The mode is built into the Codex App (macOS/Windows). In Codex-Spark, this mode is enabled by default. For other models, you need to add responses_websockets_v2 = true to the ~/.codex/config.toml configuration file (CLI version v0.110 will display an "Under-development features" warning).

A year ago, Cursor was the most famous AI-oriented code editor, but competition has significantly increased since then.

They launched their own CLI — adding Plan and Ask modes, sub-agents, skills, image generation, built-in Mermaid ASCII diagrams, and keyboard shortcuts over the winter.

Cursor Cloud Agents with Computer Use
https://forum.cursor.com/t/cloud-agents-with-computer-use/152829
https://cursor.com/blog/third-era
Agents now run the created software in their own VM (a full-fledged computer), test changes, and generate PRs with screenshots and logs. They can record short demo videos. You can connect to the agent's VM and watch the process.

https://www.youtube.com/watch?v=tMflcZHo2zI

Recorded right in the new Cursor office.
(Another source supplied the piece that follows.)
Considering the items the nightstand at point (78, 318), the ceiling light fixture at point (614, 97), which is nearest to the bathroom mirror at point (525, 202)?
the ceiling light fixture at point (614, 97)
A deep dive into the latest major update, calling it the "third era" of Cursor: the first was simple AI completions in the editor, the second was local agents, and the third is full cloud agents with their own computer. They are moving towards becoming an agentic platform.

Cursor in Zed and JetBrains
https://forum.cursor.com/t/cursor-is-now-available-in-jetbrains-ides/153584
Added support for the Agent Client Protocol (ACP), meaning you can now use your Cursor subscription and agent in IDEs that support it, such as IntelliJ IDEA, PyCharm, and WebStorm.

Zed AI is for adults only
https://zed.dev/blog/terms-update
Among other changes, Zed introduced an 18+ restriction that applies to the "Service" — the cloud SaaS part: account creation and AI features (Zed Pro, edit prediction, etc.).

In a Hacker News thread, they explained that allowing users under 18 would require verifying parental consent, maintaining separate data storage/processing policies, and implementing an age-gate system. It was simply easier to prohibit it.

JetBrains Air
https://air.dev/changelog
JetBrains is developing Air as an Agentic Development Environment, which is very similar to a response to the OpenAI Codex app — available via JetBrains AI Pro/Ultimate subscription. Currently, a Preview version is available for macOS, while Windows and Linux versions are under development.

It started as a wrapper for Codex and Claude. On March 5, Gemini CLI and Junie were added. You can now choose between different agents depending on the task or combine them — one agent can verify the work of another.

You can use a ChatGPT subscription (in which case only Codex will be available). Login via Claude Pro, Max, and Team has been discontinued due to Anthropic's new usage policy — API keys must be added.

T3 Code
https://t3.codes/
For some reason, Theo decided to be a developer in addition to being a vlogger — so far, it's a buggy wrapper for Codex (Claude Code to follow) with minimal description and documentation. Why anyone would use this instead of the original Codex app is unclear to me.

Leanstral Model
https://mistral.ai/news/leanstral
Mistral AI introduces Leanstral — an open-source code agent for the Lean 4 programming language (which is also an interactive theorem prover). This model, with 6B active parameters in a sparse architecture, is trained not only to perform tasks but also to formally prove the correctness of implementations. This makes it a powerful tool for code verification.

Available for free in Mistral Vibe https://mistral.ai/products/vibe (via API labs-leanstral-2603) and for download for on-premise hosting and integration with lean-lsp-mcp. This is the first contribution to a future where formal verification becomes commonplace and human review is no longer a bottleneck.

HN Reaction
https://news.ycombinator.com/item?id=47404796
Enthusiasts see a future in "executable specs" where an agent writes code + proofs, making regressions impossible. Skeptics remind that proofs only guarantee validity, not that you proved exactly what you intended, and for ordinary projects (non-mathematical/critical software), this is currently "overkill".